Il PCdI e poi il PCI (in una prospettiva campista definita dalla direzione burocratica dell’URSS e nello sviluppo togliattiano di una strategia progressiva), con il sostegno al governo Badoglio e al CNL ha segnato le dinamiche della resistenza e quindi la sua ricostruzione storica. Per decenni nel quadro dei governi DC, della via italiana al socialismo (VIII congresso, 1956), del compromesso storico (coi governi di unità nazionale ì76/’79) e della terza fase del socialismo (CC gennaio 1982, terza via nel XVI congresso) si è imposta una ricostruzione nazionaldemocratica della resistenza (sino a sostituire i fazzoletti rossi con quelli tricolore nel corteo del  ventennale a Milano, sino a promuovere nei decenni successivi Bella ciao e il suo mattino con l’invasor al posto di Fischia il vento e la sua rossa primavera). Per decenni cioè le componenti e le vicende che portavano un’impronta classista o rivoluzionaria furono ridimensionate, circoscritte o nascoste (dagli scioperi del 1943 al ruolo di Bandiera rossa nella resistenza romana), arrivando a riconoscere l’esistenza stessa di una guerra civile solo con gli anni ottanta. La nostra resistenza, quella a cui ci colleghiamo e con cui vogliamo tessere un filo, è invece proprio quella che nelle aspirazioni e nella lotta di lavoratori e lavoratrici, partigiani e partigiane, guardava soprattutto alla trasformazione dei rapporti di produzione, ad una rivoluzione non solo politica ma anche sociale.

Oggi, in questo 25 aprile, a dominare è il conflitto ucraino. Una guerra molteplice che, come tutte, contiene diversi conflitti: l’autodeterminazione del Donbass e della Crimea, l’indipendenza ucraina dalla Russia e dalla sua sfera di influenza, lo scontro tra Russia e Nato, la definizione del limes e della sfera di influenza UE, il contrasto tra USA e Cina. Al centro di questa guerra c’è la brutale invasione russa: una guerra di occupazione di un imperialismo di rendita, sostenuto dai residui dell’apparato militar-industriale sovietico. A dominare però le dinamiche politiche e militari di questo conflitto è invece il contrasto tra imperialismi (come si è visto nei colloqui prima del 24 febbraio, nelle trattative di queste settimane, nelle strategie sul proseguo della guerra, che hanno al centro l’adesione alla UE, l’allargamento della NATO, la neutralità del paese, la collocazione dell’Ucraina nelle diverse sfere di influenza).

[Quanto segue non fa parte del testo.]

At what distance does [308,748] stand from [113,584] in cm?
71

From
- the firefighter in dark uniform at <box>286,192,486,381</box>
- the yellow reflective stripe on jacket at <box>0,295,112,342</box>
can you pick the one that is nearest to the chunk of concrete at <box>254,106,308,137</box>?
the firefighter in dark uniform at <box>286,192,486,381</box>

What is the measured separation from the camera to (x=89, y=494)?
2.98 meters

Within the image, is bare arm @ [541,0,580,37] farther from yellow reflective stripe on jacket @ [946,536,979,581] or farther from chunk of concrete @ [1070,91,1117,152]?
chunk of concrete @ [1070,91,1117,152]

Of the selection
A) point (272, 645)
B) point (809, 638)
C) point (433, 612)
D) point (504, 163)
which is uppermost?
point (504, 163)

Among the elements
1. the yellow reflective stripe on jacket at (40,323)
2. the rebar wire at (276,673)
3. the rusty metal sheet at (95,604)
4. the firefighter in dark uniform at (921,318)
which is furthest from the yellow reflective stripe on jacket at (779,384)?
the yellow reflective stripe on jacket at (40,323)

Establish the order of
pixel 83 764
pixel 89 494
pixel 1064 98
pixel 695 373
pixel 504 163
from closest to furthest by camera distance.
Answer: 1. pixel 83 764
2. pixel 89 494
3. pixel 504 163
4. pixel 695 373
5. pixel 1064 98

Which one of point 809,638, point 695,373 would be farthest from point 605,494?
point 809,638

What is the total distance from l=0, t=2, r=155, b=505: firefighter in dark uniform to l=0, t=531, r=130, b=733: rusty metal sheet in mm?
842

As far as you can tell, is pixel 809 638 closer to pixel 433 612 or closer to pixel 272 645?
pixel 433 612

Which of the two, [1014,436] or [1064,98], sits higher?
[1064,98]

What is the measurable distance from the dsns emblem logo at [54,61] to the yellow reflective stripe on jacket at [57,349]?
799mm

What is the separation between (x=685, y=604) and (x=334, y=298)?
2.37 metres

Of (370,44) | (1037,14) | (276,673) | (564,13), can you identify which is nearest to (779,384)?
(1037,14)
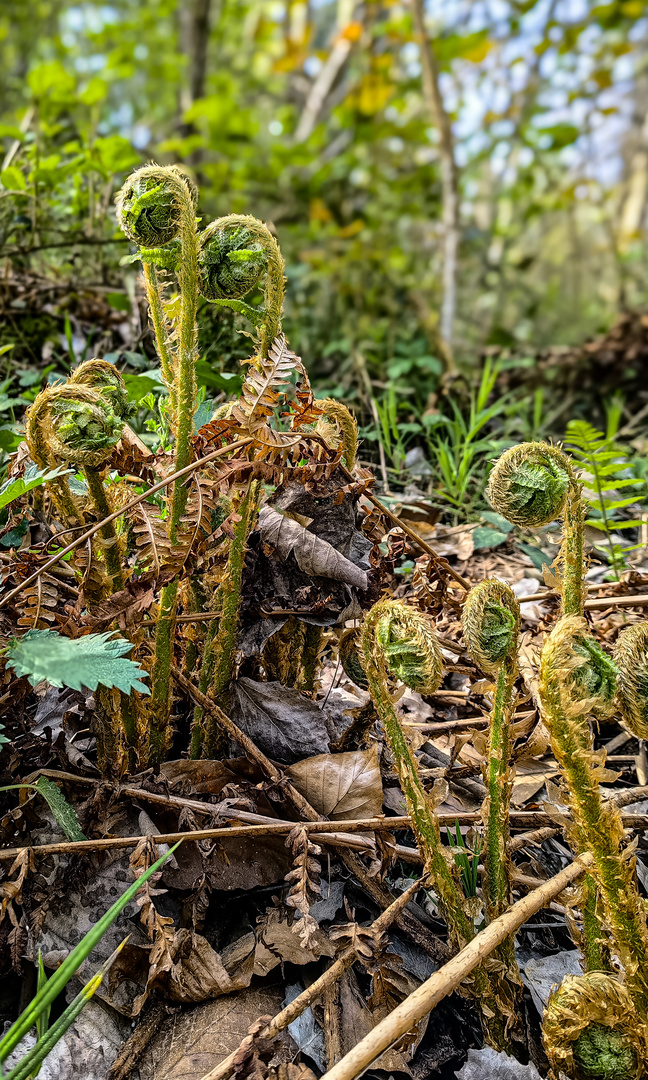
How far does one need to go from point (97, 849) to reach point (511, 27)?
6.58 meters

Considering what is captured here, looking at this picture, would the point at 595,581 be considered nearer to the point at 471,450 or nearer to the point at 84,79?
the point at 471,450

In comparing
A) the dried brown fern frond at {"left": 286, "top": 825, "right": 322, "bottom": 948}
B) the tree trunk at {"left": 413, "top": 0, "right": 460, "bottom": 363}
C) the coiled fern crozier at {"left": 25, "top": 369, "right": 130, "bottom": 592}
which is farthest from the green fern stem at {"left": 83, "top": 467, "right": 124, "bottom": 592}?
the tree trunk at {"left": 413, "top": 0, "right": 460, "bottom": 363}

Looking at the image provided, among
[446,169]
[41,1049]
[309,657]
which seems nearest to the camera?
[41,1049]

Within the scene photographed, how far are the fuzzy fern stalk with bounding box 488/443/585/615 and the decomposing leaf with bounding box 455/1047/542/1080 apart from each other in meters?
0.67

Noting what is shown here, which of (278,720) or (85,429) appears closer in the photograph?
(85,429)

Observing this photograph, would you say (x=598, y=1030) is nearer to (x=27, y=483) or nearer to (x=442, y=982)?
(x=442, y=982)

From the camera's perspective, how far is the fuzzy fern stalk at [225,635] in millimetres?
1157

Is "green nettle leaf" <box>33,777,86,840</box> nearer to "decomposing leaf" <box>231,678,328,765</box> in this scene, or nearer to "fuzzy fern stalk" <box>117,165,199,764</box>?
"fuzzy fern stalk" <box>117,165,199,764</box>

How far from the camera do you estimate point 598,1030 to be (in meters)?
0.87

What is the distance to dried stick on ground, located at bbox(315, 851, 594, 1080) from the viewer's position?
0.81 metres

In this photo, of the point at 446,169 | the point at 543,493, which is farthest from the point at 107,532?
the point at 446,169

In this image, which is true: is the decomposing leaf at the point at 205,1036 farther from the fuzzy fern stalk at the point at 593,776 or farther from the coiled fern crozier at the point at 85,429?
the coiled fern crozier at the point at 85,429

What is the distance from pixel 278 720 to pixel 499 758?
0.45m

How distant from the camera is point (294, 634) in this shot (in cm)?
134
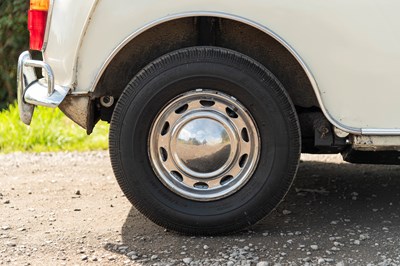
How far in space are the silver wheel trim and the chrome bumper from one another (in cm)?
59

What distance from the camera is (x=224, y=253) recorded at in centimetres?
413

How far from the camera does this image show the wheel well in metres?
4.34

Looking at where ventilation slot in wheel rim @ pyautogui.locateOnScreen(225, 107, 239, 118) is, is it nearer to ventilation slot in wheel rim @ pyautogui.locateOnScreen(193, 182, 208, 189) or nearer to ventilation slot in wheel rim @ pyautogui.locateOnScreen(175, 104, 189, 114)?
ventilation slot in wheel rim @ pyautogui.locateOnScreen(175, 104, 189, 114)

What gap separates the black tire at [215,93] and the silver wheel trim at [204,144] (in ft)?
0.10

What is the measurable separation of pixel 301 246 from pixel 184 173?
2.55 feet

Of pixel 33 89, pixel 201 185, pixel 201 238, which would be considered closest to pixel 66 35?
pixel 33 89

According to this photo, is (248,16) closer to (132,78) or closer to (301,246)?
(132,78)

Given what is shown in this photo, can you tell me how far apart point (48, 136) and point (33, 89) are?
2828 millimetres

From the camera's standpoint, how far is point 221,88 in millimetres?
4219

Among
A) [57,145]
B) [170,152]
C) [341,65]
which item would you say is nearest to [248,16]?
[341,65]

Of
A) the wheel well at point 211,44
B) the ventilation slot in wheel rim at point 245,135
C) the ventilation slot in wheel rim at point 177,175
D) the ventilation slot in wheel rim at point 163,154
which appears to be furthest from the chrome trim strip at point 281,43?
the ventilation slot in wheel rim at point 177,175

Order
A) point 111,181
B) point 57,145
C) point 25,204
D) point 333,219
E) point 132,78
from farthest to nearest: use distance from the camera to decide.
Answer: point 57,145 → point 111,181 → point 25,204 → point 333,219 → point 132,78

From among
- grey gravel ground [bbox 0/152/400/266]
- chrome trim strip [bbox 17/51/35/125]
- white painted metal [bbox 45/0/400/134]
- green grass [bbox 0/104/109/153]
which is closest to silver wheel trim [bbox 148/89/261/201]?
grey gravel ground [bbox 0/152/400/266]

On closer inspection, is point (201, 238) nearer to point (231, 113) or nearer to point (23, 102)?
point (231, 113)
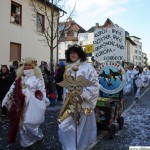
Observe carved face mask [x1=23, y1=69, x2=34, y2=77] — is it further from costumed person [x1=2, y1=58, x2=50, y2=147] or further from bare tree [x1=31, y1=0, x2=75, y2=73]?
bare tree [x1=31, y1=0, x2=75, y2=73]

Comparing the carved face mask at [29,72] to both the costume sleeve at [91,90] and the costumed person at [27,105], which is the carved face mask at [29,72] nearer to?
the costumed person at [27,105]

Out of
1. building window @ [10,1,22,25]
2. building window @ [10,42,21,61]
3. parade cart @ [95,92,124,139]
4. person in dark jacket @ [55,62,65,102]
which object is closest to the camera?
parade cart @ [95,92,124,139]

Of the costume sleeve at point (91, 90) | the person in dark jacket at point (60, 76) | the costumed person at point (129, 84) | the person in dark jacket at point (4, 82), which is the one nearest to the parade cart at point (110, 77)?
the costume sleeve at point (91, 90)

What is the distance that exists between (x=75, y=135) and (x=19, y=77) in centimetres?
172

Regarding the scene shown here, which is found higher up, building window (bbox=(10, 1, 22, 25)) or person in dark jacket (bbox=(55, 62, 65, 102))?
building window (bbox=(10, 1, 22, 25))

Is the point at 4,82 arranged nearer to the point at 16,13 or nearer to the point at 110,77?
the point at 110,77

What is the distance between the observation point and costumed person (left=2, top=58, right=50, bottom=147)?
17.1 ft

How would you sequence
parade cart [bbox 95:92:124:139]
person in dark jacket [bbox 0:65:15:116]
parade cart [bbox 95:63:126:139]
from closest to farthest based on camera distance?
parade cart [bbox 95:92:124:139] < parade cart [bbox 95:63:126:139] < person in dark jacket [bbox 0:65:15:116]

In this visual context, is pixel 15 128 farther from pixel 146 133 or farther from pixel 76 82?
pixel 146 133

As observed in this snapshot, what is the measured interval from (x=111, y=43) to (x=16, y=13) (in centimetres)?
1244

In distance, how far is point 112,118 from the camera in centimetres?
647

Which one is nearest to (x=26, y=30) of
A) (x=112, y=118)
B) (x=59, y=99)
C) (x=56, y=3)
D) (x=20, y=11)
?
(x=20, y=11)

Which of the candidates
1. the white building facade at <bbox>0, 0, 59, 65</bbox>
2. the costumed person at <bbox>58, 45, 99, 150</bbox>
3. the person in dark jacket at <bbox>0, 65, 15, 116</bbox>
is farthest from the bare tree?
the costumed person at <bbox>58, 45, 99, 150</bbox>

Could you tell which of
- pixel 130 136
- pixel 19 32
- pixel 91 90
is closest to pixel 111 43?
pixel 130 136
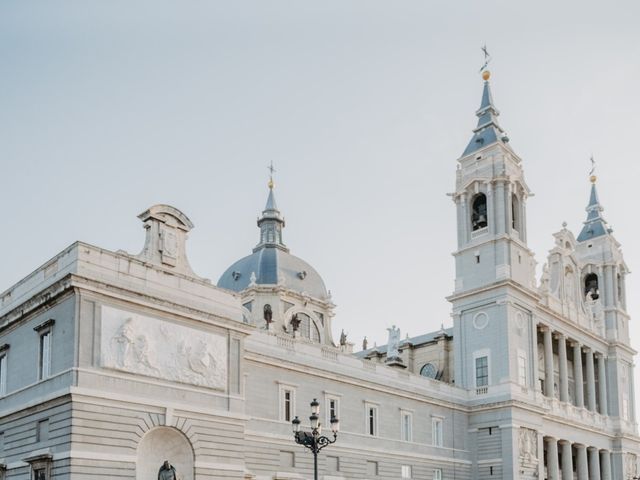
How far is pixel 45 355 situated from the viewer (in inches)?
1211

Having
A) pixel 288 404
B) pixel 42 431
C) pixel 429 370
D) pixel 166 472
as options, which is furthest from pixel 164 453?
pixel 429 370

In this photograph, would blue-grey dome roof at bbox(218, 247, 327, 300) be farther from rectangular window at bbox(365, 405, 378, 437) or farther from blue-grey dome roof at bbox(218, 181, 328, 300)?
rectangular window at bbox(365, 405, 378, 437)

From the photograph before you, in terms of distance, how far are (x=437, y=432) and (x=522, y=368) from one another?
7896 millimetres

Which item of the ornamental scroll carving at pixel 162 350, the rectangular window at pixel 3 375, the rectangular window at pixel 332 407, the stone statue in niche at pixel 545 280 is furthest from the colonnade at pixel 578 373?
the rectangular window at pixel 3 375

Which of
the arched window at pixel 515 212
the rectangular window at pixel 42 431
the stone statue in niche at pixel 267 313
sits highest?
the arched window at pixel 515 212

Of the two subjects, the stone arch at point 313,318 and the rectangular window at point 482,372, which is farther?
the stone arch at point 313,318

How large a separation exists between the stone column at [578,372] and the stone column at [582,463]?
3155 mm

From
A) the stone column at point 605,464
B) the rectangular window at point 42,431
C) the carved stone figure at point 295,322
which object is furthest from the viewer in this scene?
the carved stone figure at point 295,322

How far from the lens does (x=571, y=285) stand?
213 feet

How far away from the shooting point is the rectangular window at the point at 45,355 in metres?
30.4

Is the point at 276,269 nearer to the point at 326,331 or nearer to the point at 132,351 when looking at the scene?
the point at 326,331

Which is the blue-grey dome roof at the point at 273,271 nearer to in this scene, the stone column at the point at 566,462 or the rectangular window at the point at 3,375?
the stone column at the point at 566,462

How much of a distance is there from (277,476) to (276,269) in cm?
3748

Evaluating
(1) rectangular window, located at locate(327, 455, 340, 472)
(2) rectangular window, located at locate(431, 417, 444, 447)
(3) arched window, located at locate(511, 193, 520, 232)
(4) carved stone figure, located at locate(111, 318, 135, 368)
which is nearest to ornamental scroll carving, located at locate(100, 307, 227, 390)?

Per questo abbiamo assunto una posizione disfattista e antimilitarista. Contro la guerra, l’invasione di Putin, l’invio delle armi, le sanzioni alla Russia, l’intervento e l’allargamento della NATO. Contro questa crescente competizione tra poli, sospinta dalla Grande crisi e dalle attuali tendenze capitaliste. Una dinamica che in Russia e in Ucraina, come in Italia e in tutta Europa, sorregge una nuova militarizzazione economica e sociale, lo sviluppo di nuovi nazionalismi e revanscismi, movimenti reazionari e processi di nazionalizzazione di massa. Lo vediamo nel clima bastardo di questi mesi, nell’attacco ANPI, in questo stesso 25 aprile con le bandiere della NATO, i colori dell’Ucraina, il sostegno all’intervento militare e all’invio di armi nel conflitto.

Ieri come oggi, la nostra scelta è contro la guerra, disertando gli opposti nazionalismi, per una resistenza di classe, una prospettiva rivoluzionaria, una transizione socialista.